Julianna Margulies Says End of ‘Good Wife’ and Bout With Chickenpox Led to Memoir

Julianna Margulies began her recent memoir, "Sunshine Girl: An Unexpected Life," after wrapping the last day of her TV show "The Good Wife."

Julianna Margulies
Julianna Margulies has a new memoir out called "Sunshine Girl," which was her nickname growing up. Photo courtesy of Penguin Random House

Emmy Award-winning actress Julianna Margulies began her recent memoir, Sunshine Girl: An Unexpected Life, after wrapping the last day of her hit TV show The Good Wife.

“I went home and was going to pop open some Champagne with my husband, when I suddenly didn’t feel well,” she said, during an appearance this week at the Glen Ridge Country Club in Glen Ridge to promote the paperback release of her book.

Sunshine Girl

“Sunshine Girl” is out now in paperback.

She was stunned to discover that she had the chickenpox. “It was my body telling me, ‘I’m done—you can get sick now.’ ”
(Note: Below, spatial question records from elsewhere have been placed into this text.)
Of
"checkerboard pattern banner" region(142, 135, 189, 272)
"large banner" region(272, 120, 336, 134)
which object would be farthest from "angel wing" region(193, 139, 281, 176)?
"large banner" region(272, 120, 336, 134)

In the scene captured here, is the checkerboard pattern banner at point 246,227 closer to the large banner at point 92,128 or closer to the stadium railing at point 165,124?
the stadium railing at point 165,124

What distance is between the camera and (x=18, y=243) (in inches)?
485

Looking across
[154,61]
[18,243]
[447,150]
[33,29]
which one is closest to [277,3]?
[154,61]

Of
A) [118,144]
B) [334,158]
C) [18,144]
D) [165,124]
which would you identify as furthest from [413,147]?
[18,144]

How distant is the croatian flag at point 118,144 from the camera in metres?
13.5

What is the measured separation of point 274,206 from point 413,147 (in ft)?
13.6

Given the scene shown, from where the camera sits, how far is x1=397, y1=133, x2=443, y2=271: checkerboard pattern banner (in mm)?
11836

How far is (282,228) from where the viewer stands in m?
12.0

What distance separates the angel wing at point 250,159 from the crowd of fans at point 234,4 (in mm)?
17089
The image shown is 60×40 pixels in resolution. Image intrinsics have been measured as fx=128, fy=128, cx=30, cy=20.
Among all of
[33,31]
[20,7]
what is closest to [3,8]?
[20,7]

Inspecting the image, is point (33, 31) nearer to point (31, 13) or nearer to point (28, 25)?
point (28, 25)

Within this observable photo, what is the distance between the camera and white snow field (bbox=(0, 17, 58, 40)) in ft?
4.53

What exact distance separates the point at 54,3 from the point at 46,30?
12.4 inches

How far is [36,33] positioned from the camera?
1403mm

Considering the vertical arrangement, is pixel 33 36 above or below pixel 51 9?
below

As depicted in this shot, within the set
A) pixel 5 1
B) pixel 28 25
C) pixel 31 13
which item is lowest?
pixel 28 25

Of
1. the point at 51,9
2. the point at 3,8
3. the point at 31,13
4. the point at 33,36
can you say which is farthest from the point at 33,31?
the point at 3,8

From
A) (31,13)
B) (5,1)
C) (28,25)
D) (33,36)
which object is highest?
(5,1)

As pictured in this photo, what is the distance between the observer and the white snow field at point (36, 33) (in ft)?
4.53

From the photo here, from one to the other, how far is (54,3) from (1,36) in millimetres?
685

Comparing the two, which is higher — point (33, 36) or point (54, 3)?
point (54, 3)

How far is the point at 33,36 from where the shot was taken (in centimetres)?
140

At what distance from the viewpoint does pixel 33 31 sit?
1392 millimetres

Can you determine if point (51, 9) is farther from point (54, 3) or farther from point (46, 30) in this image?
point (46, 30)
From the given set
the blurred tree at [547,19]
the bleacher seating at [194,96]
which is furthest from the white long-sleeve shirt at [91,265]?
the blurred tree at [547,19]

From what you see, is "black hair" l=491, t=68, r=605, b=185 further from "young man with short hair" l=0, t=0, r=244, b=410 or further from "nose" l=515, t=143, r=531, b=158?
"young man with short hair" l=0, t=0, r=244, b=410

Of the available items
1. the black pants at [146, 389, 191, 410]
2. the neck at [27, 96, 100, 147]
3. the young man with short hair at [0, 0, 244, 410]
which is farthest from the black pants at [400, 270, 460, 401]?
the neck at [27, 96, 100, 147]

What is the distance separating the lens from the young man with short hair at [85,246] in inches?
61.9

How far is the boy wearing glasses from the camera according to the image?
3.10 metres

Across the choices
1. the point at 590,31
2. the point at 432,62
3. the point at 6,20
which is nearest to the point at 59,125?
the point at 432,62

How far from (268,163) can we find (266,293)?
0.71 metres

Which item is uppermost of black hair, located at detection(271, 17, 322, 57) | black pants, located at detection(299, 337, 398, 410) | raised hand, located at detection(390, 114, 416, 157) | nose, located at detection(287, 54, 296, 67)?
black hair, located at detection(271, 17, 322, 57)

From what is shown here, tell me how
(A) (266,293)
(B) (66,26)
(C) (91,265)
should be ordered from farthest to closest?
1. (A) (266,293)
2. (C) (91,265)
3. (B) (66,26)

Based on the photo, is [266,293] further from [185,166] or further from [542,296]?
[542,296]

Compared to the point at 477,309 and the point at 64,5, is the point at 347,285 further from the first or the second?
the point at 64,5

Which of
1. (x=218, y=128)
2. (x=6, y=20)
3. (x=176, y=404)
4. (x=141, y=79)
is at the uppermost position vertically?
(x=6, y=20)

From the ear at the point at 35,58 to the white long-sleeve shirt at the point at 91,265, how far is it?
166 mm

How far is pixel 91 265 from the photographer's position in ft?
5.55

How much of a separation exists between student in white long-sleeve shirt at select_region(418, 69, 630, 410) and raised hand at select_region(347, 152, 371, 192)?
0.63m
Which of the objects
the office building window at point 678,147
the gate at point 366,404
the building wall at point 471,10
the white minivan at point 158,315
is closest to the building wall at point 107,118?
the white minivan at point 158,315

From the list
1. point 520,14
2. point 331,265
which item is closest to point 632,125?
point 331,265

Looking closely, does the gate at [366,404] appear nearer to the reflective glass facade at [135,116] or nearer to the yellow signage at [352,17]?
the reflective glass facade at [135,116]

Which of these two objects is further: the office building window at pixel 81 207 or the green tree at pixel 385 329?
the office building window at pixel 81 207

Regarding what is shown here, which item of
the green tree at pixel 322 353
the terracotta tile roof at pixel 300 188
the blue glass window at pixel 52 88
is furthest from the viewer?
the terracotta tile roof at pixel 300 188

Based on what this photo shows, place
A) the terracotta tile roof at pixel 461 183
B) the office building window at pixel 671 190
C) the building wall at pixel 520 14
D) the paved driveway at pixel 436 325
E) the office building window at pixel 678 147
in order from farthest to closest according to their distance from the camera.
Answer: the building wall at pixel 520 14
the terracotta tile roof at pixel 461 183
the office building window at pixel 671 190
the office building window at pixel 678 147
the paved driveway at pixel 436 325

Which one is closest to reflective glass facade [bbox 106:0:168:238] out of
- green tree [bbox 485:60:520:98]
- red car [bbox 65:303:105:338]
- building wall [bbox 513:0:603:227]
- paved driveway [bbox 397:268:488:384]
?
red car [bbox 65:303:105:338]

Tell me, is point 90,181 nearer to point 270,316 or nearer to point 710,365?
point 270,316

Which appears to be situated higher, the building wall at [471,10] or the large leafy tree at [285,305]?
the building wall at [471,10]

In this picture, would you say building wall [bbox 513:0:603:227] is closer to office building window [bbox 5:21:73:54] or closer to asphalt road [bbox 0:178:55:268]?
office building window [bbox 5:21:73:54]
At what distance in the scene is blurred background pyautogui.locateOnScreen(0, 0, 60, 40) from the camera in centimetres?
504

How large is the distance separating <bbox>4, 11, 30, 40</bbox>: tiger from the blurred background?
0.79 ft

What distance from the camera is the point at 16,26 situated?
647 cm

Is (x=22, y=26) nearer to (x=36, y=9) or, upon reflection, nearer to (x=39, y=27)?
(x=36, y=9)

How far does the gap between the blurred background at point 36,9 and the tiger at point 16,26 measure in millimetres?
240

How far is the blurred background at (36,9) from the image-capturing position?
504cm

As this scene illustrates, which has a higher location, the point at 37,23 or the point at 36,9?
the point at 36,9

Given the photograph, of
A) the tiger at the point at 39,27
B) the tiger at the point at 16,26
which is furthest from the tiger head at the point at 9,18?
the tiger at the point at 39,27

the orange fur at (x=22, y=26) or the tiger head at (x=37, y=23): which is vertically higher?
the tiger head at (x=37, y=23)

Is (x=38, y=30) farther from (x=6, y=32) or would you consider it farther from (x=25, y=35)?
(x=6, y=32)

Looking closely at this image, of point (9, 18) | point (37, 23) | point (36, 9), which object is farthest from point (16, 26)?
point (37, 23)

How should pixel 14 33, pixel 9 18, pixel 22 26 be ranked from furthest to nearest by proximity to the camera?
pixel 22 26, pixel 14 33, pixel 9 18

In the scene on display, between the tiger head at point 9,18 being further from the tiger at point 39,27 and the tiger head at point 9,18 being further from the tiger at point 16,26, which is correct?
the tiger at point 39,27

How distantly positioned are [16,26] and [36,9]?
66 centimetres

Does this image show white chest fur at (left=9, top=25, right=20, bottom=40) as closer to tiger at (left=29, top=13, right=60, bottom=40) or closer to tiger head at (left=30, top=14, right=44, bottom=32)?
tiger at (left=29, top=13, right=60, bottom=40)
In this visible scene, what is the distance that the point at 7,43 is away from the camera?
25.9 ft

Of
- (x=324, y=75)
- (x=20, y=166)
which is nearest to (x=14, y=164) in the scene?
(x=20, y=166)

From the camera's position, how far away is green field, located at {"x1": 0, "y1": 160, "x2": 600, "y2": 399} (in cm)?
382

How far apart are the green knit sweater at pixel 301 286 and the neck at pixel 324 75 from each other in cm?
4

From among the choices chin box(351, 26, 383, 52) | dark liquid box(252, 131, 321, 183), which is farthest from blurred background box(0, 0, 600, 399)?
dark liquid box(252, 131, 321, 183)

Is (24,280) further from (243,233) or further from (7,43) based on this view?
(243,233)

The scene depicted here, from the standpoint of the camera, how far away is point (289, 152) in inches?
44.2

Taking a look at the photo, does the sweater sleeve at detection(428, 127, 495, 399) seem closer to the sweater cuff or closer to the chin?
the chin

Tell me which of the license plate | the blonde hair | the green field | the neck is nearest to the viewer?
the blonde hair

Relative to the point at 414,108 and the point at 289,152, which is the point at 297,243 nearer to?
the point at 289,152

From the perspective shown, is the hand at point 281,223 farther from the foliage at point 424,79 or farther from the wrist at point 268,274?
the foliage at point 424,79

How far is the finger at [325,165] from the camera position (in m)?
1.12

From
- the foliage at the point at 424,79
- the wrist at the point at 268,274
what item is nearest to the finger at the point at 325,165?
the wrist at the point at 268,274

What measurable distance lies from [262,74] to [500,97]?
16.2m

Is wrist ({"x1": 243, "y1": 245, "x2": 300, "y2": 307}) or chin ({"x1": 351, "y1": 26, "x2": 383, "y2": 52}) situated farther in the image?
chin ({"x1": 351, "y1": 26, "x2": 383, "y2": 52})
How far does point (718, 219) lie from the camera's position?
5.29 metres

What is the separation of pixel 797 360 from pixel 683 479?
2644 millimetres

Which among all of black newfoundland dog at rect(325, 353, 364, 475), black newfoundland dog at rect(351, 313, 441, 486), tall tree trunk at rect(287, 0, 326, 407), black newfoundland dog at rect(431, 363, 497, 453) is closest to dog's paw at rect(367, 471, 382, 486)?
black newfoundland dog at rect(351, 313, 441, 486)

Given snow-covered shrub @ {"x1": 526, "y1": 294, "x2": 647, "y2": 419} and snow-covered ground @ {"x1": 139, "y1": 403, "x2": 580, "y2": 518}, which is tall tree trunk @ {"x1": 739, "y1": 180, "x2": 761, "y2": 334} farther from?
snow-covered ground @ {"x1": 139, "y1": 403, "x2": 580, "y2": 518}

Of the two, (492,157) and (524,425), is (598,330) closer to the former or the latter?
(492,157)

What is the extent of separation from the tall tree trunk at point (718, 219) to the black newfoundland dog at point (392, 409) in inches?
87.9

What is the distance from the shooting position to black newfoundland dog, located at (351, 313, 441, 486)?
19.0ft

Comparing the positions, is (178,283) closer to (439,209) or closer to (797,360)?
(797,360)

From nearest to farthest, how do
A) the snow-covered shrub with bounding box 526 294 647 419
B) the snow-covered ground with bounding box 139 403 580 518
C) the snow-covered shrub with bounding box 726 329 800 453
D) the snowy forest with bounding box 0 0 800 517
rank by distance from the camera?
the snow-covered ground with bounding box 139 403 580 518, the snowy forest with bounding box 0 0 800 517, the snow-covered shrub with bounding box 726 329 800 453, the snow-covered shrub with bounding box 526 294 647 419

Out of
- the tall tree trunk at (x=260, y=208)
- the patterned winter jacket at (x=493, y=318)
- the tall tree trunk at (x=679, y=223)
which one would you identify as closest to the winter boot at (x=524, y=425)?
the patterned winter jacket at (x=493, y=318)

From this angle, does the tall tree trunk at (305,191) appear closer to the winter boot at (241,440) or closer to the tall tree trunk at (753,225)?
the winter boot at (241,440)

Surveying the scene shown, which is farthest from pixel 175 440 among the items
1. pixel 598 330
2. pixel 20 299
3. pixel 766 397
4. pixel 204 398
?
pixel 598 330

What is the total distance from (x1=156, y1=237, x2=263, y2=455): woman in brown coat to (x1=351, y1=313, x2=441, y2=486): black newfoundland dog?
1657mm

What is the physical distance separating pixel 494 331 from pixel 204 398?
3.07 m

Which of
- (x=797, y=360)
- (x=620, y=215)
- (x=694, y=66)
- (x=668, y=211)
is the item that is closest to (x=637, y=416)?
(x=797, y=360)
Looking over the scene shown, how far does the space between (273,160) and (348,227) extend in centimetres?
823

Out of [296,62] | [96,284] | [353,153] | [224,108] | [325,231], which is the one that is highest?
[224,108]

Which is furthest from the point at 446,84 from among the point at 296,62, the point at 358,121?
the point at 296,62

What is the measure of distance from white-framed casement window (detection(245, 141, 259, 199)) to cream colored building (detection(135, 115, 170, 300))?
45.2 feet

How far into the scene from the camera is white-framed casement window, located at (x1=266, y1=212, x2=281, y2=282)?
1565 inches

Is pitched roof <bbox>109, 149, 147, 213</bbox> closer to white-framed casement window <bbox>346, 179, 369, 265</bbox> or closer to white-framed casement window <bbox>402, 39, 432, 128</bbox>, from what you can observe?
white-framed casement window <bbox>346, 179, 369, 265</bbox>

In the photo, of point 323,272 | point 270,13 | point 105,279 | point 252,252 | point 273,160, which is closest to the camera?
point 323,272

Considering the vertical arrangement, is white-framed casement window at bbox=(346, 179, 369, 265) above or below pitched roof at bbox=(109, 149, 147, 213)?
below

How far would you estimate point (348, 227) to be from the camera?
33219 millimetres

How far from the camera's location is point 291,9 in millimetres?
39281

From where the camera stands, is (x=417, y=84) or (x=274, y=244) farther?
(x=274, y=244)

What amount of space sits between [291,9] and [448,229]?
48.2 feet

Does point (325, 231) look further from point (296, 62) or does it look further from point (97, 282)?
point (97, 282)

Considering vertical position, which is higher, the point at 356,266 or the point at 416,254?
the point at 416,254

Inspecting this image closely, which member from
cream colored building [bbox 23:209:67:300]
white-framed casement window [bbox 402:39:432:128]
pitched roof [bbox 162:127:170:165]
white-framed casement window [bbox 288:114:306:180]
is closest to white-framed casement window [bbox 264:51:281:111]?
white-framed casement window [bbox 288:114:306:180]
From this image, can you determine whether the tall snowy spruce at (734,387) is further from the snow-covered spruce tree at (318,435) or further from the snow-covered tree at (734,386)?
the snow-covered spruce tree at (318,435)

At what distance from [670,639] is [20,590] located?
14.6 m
She was in bed for three weeks with time on her hands, so she decided to write a handbook for up-and-coming actors; she’d found over the years that many of them had never learned the etiquette of how to get along with others on set—and how to treat people that they worked with with respect. But then her agent told her that acting handbooks didn’t sell, and suggested she write a memoir instead.

So Margulies, 55, took on the challenge, and began by delving deeply into her childhood. Growing up, Margulies’ parents divorced when she was young, and her mother frequently moved her and her sisters around to locations including Spring Valley, New York, New Hampshire and London. It was a chaotic childhood.

In response, Margulies, the youngest child, always tried to be the happy one—thus, her family nickname Sunshine Girl.

“I was quiet and happy and easy. I lit up the room. I didn’t complain or cry. I always had to be that person,” she said. “I found that getting older gave me so much more power and confidence. It’s so important to know who you are at a certain age and to control the narrative.”

The ER star was warm, funny and self-deprecating in person. Petite and slender and dressed all in black, her appearance as part of the Glen Ridge Book Club was her first in-person talk on her book tour since the pandemic started. Last year, her book tour for her hardcover release was online.

It took her four years to write the memoir, which she says is not a tell-all about all the actors that she worked with or slept with (not many). Rather, it’s about being a woman and discovering yourself.

Sunshine Girl, published by Penguin Random House, is now available in paperback.